When an individual suffers an injury to the brain, various functions or areas may be affected. The function of nerve tracts and neurons is to carry messages but injury interferes with or prevents that. One likely result is that the patient's moods may change. Another result may be that the patient's ability to think and act, or to move parts of the body, is compromised. If injury is to a different area, the damage may make it difficult to regulate body temperature and blood pressure. Most distressing can be the inability to control the bladder and bowels. Any of these changes can be permanent, or hopefully, temporary. Rehabilitation, while stressful for the patient and the family, can greatly help the quality of life.

What Causes Brain Injury?

Before listing the causes of brain injury, it's important to mention that brain injuries may be considered mild, moderate or severe. However, even a so-called mild injury can cause ongoing, even unrecognized, problems for the victim. In some cases, he or she may not be able to live alone following a brain injury, though behavior seems quite normal in most respects.

Brain injuries are generally classified as congenital (happening during fetal development or resulting from birth trauma), traumatic, or acquired in nature. (Traumatic brain injury, considered a subset of acquired brain injury, is covered in its own section, as is anoxic brain injury, another subset.) Acquired brain injury is not hereditary or congenital and didn't happen during delivery of a newborn. Nor is it considered a degenerative condition in the United States. However, in a number of other countries, degenerative neurological disease is included as an acquired brain injury.

In the U.S., acquired brain injury is defined as an injury that the brain acquired after birth through an unfortunate event that affected cells throughout the brain. Such causes can include near-drowning, trauma to the head or neck, electric shock, strangulation, infectious diseases, tumors, carbon monoxide poisoning, drug overdose, and others. Heart attack, aneurysm, stroke or crushing-type injuries in the upper torso can also cause an acquired brain injury.

A Sixth Sense in the Brain?

Disagreement exists over what constitutes the sixth sense. Some researchers claim there's a specialized organ in the nose (vomeronasal organ or VNO) that can sniff out pheromones given off by other living beings. This has given rise to some speculative claims (and specious products) for physical attraction.
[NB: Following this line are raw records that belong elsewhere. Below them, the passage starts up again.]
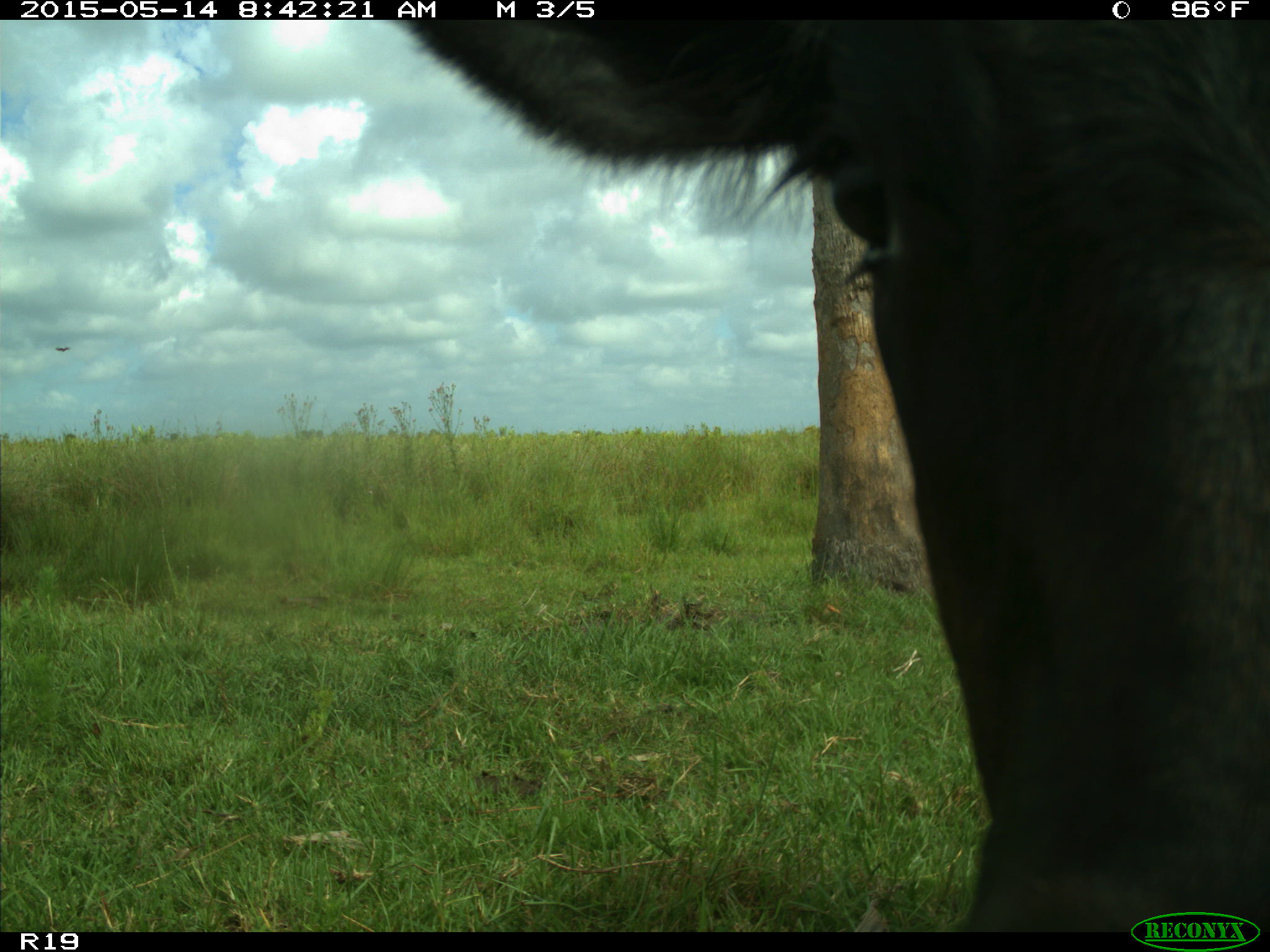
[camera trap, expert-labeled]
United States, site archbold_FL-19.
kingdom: Animalia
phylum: Chordata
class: Mammalia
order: Artiodactyla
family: Bovidae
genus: Bos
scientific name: Bos taurus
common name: domestic cow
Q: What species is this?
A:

A very rare and real condition in the brain, called synesthesia, has been documented for centuries. For some reason, two or more of the senses fuse together within the brain. People with this rare condition are able to see numbers or music, or taste words. For example, the number three may be a shocking fuchsia or forest green color to them. Or sounds may produce a riot of color. On the other hand, a city name may literally taste like an apple.
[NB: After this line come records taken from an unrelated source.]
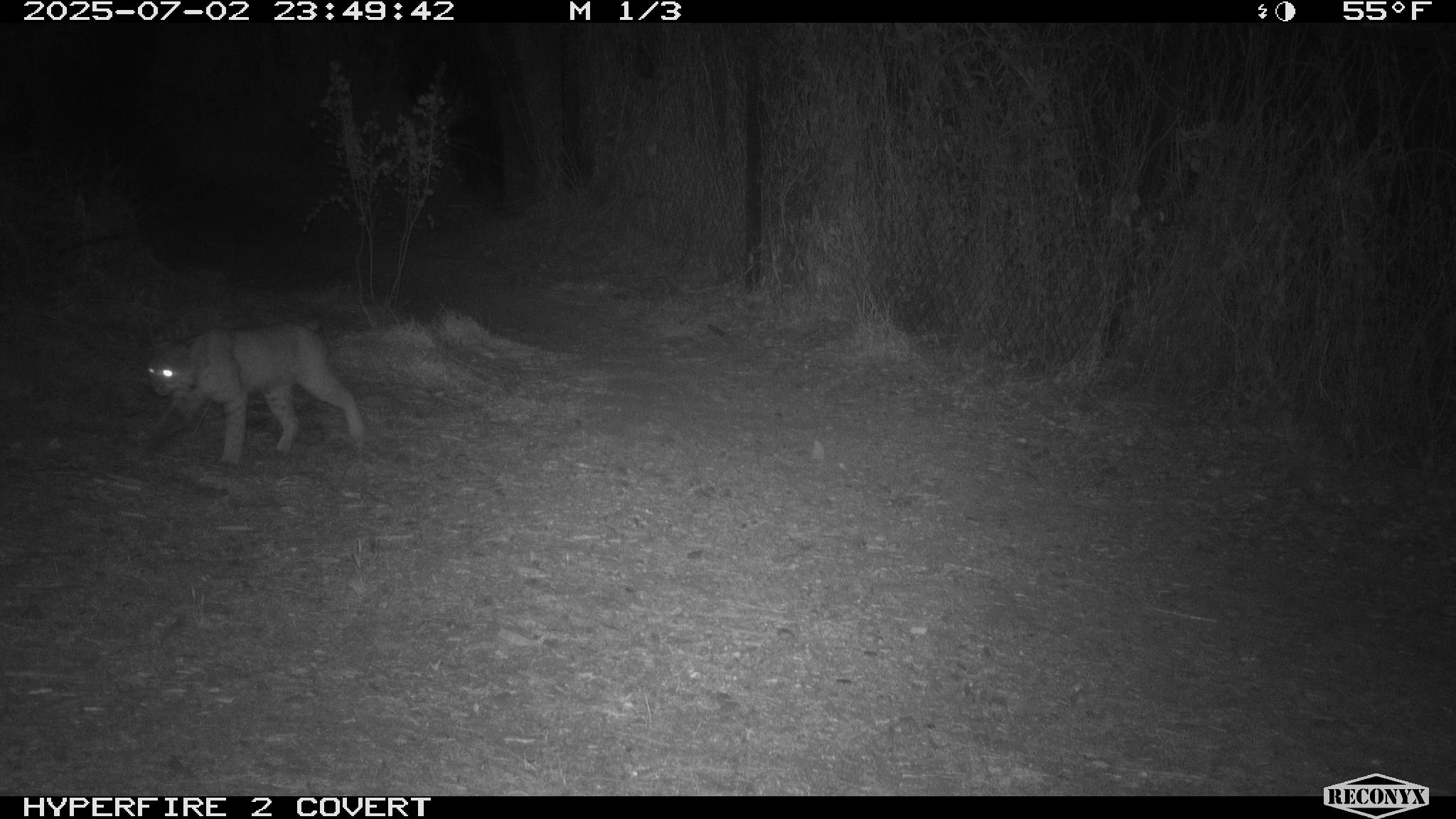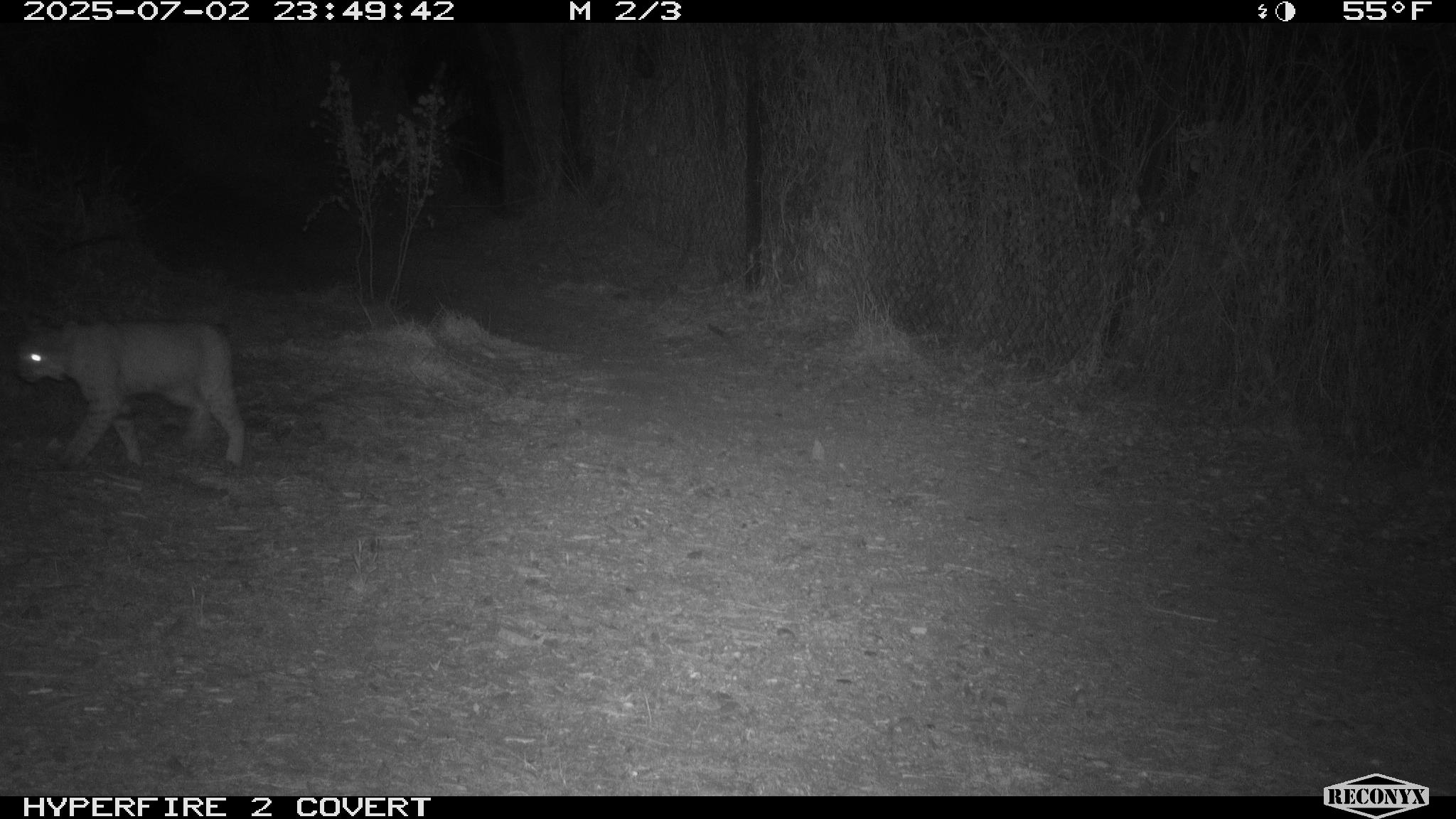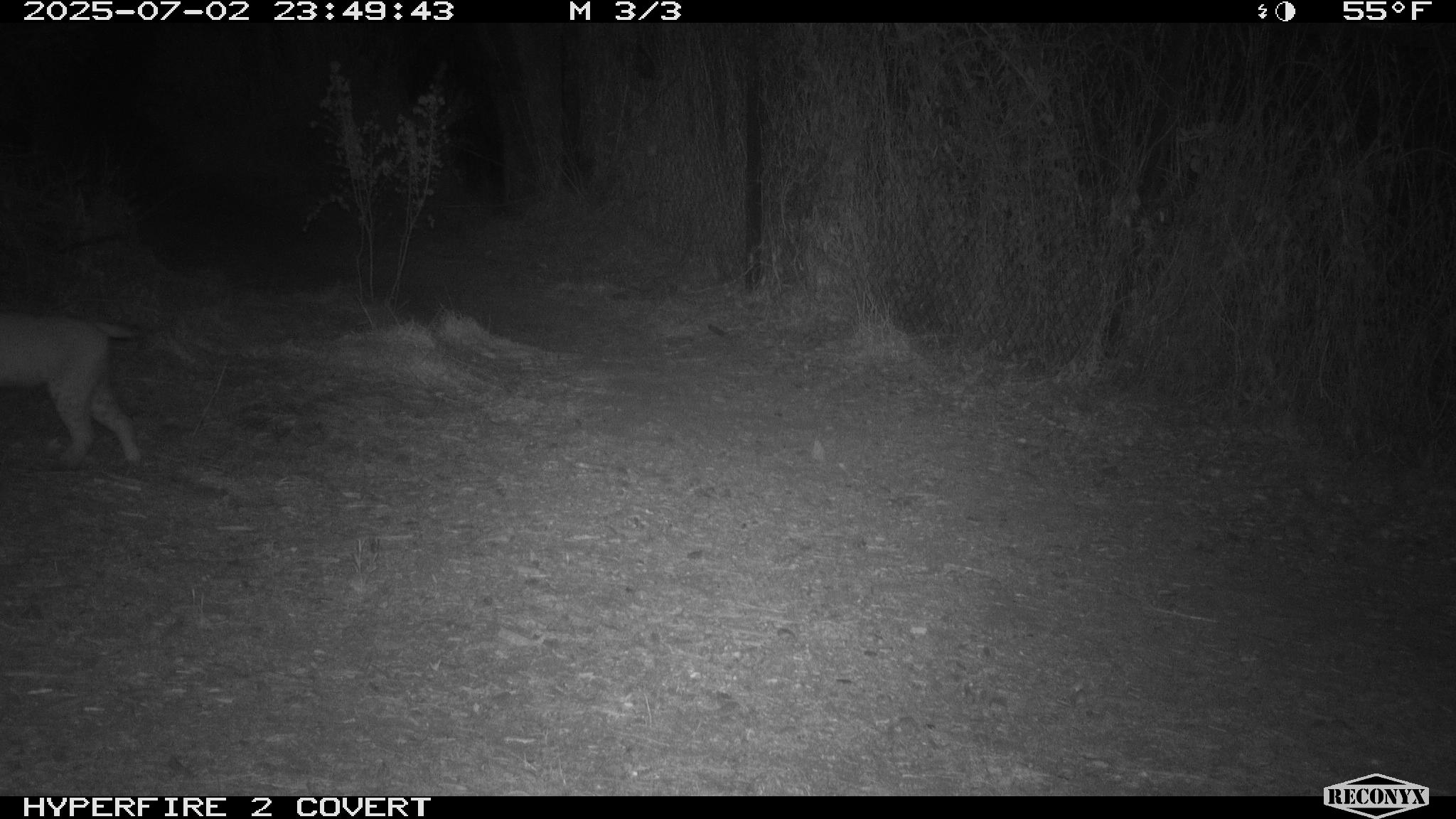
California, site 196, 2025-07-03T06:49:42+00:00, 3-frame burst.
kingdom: Animalia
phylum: Chordata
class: Mammalia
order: Carnivora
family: Felidae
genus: Lynx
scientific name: Lynx rufus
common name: bobcat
For most of us, the sixth sense is usually considered to be intuition, which is an attribute we are born with. In some people, it is more developed than in others. At the moment, intuition is most often the realm of psychotherapists. However, recently published research--in the journal Science, for example--indicates that we may have such an "early warning system" in the anterior cingulate cortex. When things go awry there, mental illness may develop, but many more studies yet need to be done, of course, before this new knowledge can be applied to diagnosis and treatment.